The present invention relates to a method of judging an immunological reaction, i.e. an antigen-antibody reaction by detecting a pattern formed by particles descending on an inclined bottom surface of a reaction vessel, and also relates to a reaction vessel for use in such a method.
Heretofore, it has been known to judge or determine the antigen-antibody reaction by deliverying an antigen or antibody sample and an antibody or antigen reagent into a reaction vessel having an inclined bottom surface, and then detecting a pattern formed by particles descending on the inclined bottom surface. When there is an antigen-antibody reaction, particles are agglutinated and are deposited uniformly on the inclined bottom surface like snow to form an agglutination pattern. In contrast, when an antigen-antibody reaction does not occur, the particles are not agglutinated and roll down along the inclined bottom surface into the lowermost portion of the reaction vessel to form a non-agglutination pattern.

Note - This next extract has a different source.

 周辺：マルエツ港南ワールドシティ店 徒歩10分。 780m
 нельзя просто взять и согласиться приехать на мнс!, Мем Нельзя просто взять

FIG. 1A illustrates a construction of a microplate 1 which has been used in the known method. The microplate 1 comprises a transparent plate like substrate and a number of reaction vessels 2 formed by depressions arranged in one major surface of the substrate in a matrix form. Each reaction vessel 2 has a conically shaped inclined bottom surface 2a as illustrated in a cross section of FIG. 1B. The reaction vessel 2 may have a round concave bottom surface 2b as illustrated in FIG. 1C. After delivering a sample and a reagent into such a reaction vessel 2, the reaction vessel 2 is kept still for a given time period. Then on the inclined bottom surface of reaction vessel 2 there is formed the aggutinated particle pattern or non-agglutinated particle pattern by means of the particles descending on the bottom surface. Several examples of such particle patterns are depicted in FIG. 2. If an antigen-antibody reaction has taken place in the reaction vessel 2, the particles are agglutinated and are deposited uniformly on the inclined bottom surface. But if an antigen-antibody reaction has not occurred, the particles are not agglutinated with each other and roll down along the inclined bottom surface into the lowermost portion, i.e. the center of the conically inclined bottom surface. Therefore, by detecting the particle pattern formed on the bottom surface of a reaction vessel, it is possible to judge whether or not an antigen-antibody reaction has occurred. However, in the known method, it is difficult to accurately detect intermediate aggutination patterns between the positively agglutinated particle pattern and non-agglutinated particle pattern, due to weak agglutination. Therefore, in the known method it is only possible to judge whether the agglutination has occurred or the agglutination has not occurred.
When checking HB, syphilis, etc., it is necessary to obtain information or data about the degree of agglutination, i.e. the agglutination power, in addition to judging whether the agglutination has occurred or not. Further, some blood subtypes have agglutination powers which differ from one another only slightly. Therefore, in a blood subtype test, there might be misjudgement. Moreover, when detecting the particle pattern photoelectrically, such slightly different particle patterns could not be judged precisely.
In a known method of detecting the agglutination power a sample is diluted by factors of two, four, eight . . . times successively by means of a microtiter to prepare a plurality of diluted samples having different concentrations. Then these differently diluted samples are delivered into successive reaction vessels 2-1, 2-2, 2-3 . . . formed in the microplate 1 as shown in FIG. 3. That is to say, seven diluted samples of a first sample are delivered into seven reaction vessels of a first column A, seven diluted samples of a second sample are delivered into seven reaction vessels of a second column B and so on. At the same time, into seven reaction vessels of a column D are delivered seven diluted samples of a standard sample whose agglutination power is known. After a given time period, particle patterns formed on the bottom surfaces of reaction vessels 2-1, 2-2 . . . 2-7 are compared with standard particle patterns formed on the bottom surfaces of reaction vessels belonging to column D. In this manner, values or indices of the agglutination power of unknown samples can be detected. In this method, even if the agglutination power is relatively small, the judgement can be effected precisely. However, in the known method, since it is necessary to deliver the differently diluted samples into the reaction vessels, the process could not be carried out efficiently. Particularly, if the concentrations of the diluted samples are not correct, judging accuracy is greatly affected resulting in a decrease of reliability. Further, the method requires inherently larger amounts of sample and reagent, and thus the running cost is liable to be increased.